■ **VORLIEGENDER TEXT**

..............................

Formatfüllend postiert sich der hochbeinige Geländehobel im Rückspiegel der Sportskanone. Selbst auf den viel zu kurzen Geraden nutzt dem Gehetzten die theoretische Überlegenheit seines kreischenden Vierzylinders wenig, er versucht schlingernd den letzten Bremspunkt vor der nächsten Kehre zu erwischen, rammt beim Einlenken schier die Lenkerstummel in den Asphalt. Doch schon in der nächsten Ecke könnte ihm die aufdringliche Dreckschleuder unterm Lichtmaschinendeckel durchwitschen. Der letzte, wenn auch unehrenhafte Ausweg vor einer ehrenhaften, aber meist auch folgeschweren Kaltverformung: Blinker rechts und raus. Zum Kaffee trinken. Oder zum Rauchen.
In diesem Fall genügt auch ein kurzer Wink zum Maschinenwechsel, denn der wieselflinke Grobstöller, Marke Husqvarna TE 610 E, ist eines der drei MOTORRAD-Versuchskaninchen. Stefan Kaschel heißt der Gejagte, absolviert derzeit ein Praktikum in der Testredaktion und vertritt die Sparte des ganz normalen Motorradlers, ohne Meistertitel, ohne Rundenrekord, aber mit einer ausgeprägten Leidenschaft zum sportlichen Kurvenwetzen, das er seit Jahren auf einer Suzuki GSX-R 750, Baujahr 1991, praktiziert.
Es quietscht und staubt, Testkollege Matthias Schröter, Hobby-Rennfahrer in der MOTO aktiv- Langstrecken-Klasse, poltert auf den Parkplatz und schiebt sich eine Fluppe ins Gesicht. Ein Päuschen ihn Ehren ... und überhaupt muß die Sache jetzt endgültig geklärt werden, warum hier wer, wem und mit welchem Stuhl die Ohren absägt. Schließlich stellt seine halbnackte Fazer 600 scheinbar den idealen Schnittpunkt dar zwischen brachialer Sportlichkeit, vertreten durch Kawasakis ZX-6R, und der vielseitigen Mobilität in Gestalt der Husky.

..............................

■ **DATENSÄTZE**

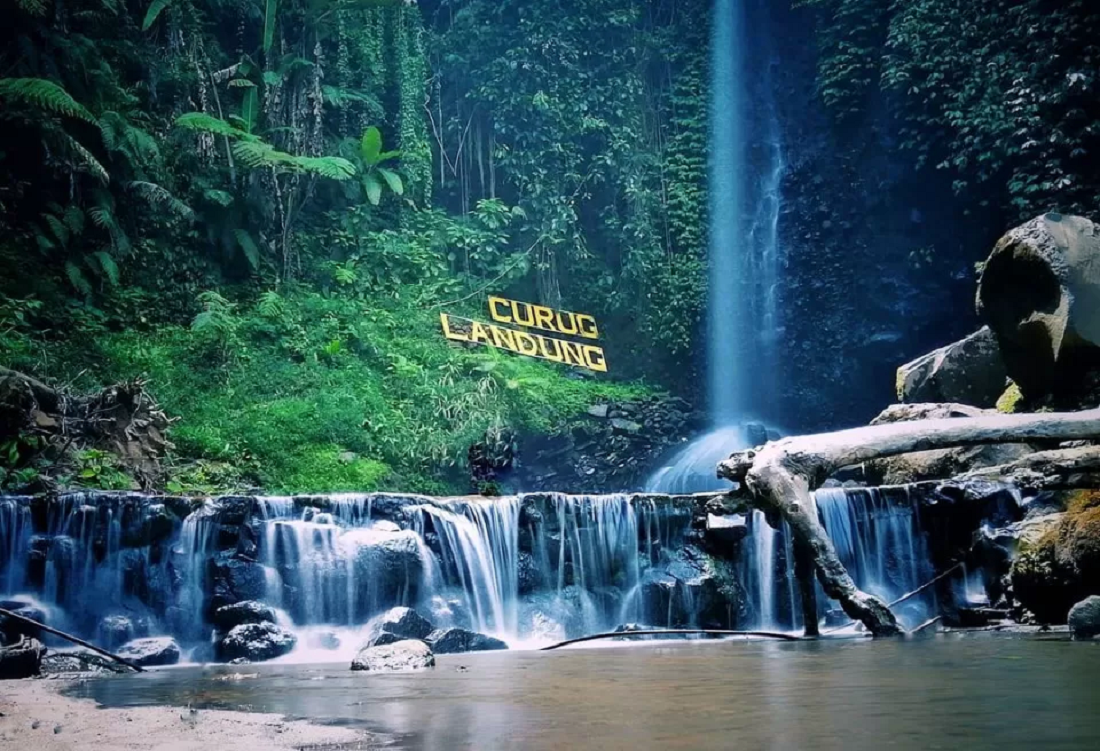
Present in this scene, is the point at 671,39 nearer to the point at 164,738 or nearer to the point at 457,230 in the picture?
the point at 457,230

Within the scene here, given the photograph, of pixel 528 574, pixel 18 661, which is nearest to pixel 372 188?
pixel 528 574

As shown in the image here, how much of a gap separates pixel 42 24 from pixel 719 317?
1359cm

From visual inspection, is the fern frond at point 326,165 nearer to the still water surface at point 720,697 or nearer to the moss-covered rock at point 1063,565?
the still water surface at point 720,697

..............................

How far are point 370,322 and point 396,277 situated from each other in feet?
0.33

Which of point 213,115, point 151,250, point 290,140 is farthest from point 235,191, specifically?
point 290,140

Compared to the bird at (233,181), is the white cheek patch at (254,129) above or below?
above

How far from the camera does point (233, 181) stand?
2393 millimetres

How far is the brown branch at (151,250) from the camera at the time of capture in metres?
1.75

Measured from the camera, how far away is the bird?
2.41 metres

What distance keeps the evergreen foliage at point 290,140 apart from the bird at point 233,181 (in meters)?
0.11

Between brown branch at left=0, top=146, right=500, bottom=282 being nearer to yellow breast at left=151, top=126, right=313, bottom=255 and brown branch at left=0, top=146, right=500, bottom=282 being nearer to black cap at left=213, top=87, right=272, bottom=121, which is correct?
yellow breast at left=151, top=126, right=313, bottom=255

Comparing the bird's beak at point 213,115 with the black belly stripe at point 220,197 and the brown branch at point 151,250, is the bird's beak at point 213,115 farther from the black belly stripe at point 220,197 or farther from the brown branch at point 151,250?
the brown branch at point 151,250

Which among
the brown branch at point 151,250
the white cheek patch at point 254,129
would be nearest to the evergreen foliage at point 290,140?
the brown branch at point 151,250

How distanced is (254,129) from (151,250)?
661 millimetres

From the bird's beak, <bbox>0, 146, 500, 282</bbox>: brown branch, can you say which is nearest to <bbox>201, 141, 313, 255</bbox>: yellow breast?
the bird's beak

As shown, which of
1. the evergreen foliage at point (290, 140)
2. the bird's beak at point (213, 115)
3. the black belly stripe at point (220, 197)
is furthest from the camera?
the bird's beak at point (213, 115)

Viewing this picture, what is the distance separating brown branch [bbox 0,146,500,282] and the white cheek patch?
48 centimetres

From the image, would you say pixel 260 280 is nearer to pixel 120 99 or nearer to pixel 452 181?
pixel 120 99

..............................

■ **AUFGABE**
Erkläre in ein bis drei Sätzen, warum laut dem vorliegenden Text über den Motorradvergleich in der geschilderten Lage schon ein kurzer Wink zum Maschinenwechsel genügt. Die Datensätze haben mit dem vorliegenden Text nichts zu tun.

■ **ANTWORT ZUR AUFGABE**
Ein kurzer Wink genügt, weil die verfolgende Husqvarna TE 610 E eines der drei MOTORRAD-Versuchskaninchen ist. Die Maschine, die den Gejagten bedrängt, gehört also selbst zu den Testmotorrädern.